But even though it is very good, several people, even though they are a minority, still have problems
being free of their addiction. It happened to me, but today I can shout at the top of my lungs, I am
cured, I am free, and I am happy about it! This book is aimed partly at those with remaining problems,
and partly at those who want to take a stand on the issues in the recovery community of this terrible
addiction. That’s what the two main parts of this book are about.

You can take me as an alternative voice. Just as the authors of EasyPeasy have their way of saying
things, I have mine. I also want to apologize in advance because the pronouns are mostly male
oriented, and I don't want those who don't identify with them to feel invalidated. If a popular demand
were to arise, I could release different versions of this book with different pronouns.

I'm not against masturbation, I'm against excessive masturbation. And always against pornography.

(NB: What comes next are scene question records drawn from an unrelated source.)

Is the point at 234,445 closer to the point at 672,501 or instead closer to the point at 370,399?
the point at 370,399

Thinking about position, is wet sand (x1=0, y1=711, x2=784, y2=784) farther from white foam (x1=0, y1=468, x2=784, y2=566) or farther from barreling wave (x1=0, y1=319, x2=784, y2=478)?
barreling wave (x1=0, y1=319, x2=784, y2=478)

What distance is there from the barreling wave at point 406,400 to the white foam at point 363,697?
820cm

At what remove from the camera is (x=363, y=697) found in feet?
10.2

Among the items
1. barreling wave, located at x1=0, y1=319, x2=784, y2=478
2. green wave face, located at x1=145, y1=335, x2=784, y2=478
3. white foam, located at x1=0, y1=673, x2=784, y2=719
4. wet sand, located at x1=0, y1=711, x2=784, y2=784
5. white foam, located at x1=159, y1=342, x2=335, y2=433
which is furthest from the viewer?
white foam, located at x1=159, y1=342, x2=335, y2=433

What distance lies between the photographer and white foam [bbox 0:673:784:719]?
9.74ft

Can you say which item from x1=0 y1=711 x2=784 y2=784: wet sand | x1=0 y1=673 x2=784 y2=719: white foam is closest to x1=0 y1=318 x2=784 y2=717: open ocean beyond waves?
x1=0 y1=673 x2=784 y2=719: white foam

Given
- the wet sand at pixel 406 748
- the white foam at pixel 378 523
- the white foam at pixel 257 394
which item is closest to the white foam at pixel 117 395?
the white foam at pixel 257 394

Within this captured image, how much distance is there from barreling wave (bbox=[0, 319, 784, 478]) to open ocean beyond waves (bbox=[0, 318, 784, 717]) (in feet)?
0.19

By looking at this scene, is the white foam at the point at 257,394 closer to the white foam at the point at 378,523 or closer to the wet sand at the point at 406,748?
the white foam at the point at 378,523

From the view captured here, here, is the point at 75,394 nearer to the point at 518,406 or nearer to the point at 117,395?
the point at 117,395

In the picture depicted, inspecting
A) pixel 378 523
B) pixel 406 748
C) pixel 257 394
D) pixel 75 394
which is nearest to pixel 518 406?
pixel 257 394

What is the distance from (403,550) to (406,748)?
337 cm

I don't know if you can tell much either, but my domain of English is not very good, Spanish being my
main language. Without further ado, you can proceed with your reading.
Meditations of an ex-porn addict
“It took me a long time to work out why it had been so easy and why I hadn’t suffered
those terrifying withdrawal pangs. The reason is that they don’t exist, it’s the doubt
and uncertainty that creates pangs. The beautiful truth is that it’s easy to stop porn.
It’s only indecision and moping that makes it difficult. Even while addicted, users
can go for relatively long periods at certain times without it. It’s only when you want
but can’t have one that you suffer.”
-Hackauthor², probably.

You are not your urge.

One of the most important things I learned by meditating is that I am not my thoughts. Human
experience is dictated by the temporary. Thoughts, sensations, and feelings usually arise, stay a while,
and just like that, they go away. I contemplate all these phenomena from the outside, because I am
their creator, but I am not them. I am a hotel and they are my guests. I have not given them the
privilege of having control over me when I am aware of them, it happens the other way around: when
I catch them, I control them.

Many addicts take "urges" or "triggers" as perfect excuses for PMOing, they think these sensations
control them, when they don't. When you are aware of an urge, you have the power to distance
yourself from it, and thus control it.

All feeling comes from a previous thought. Urgency, which is the feeling of wanting and being deprived
of false pleasure, also comes from a previous thought. Like all feelings, urgency is temporary, but being
free, which is a decision, can be exercised throughout life, because one decides, moment by moment,
to be free. And when I decide that, all my urges go away, because I understand the trap of
pornography, and I do not desire to enter it. I exhale and Inhale. Life is so good without porn.

Freedom is not simply its contemplation, but its act. You are not truly free when you have many options
to choose from, but when you choose one. Exercising freedom is more valuable than simply having it.

But if you're going to be free, fucking believe it! Give yourself a chance to be! And if you have nothing
to lose but your addiction, then there's even less reason to give up. This is the beginning of a new
phase in your life, take advantage of it as such.

The book clearly says "Do not change your lifestyle in any way purely because you've stopped". But
here I allow myself to disagree slightly. If, throughout all this time you have been a victim of addiction,
you probably have taken shortcuts to make it easier for yourself to watch porn (which happens
frequently but not necessarily), then you must identify them and change them.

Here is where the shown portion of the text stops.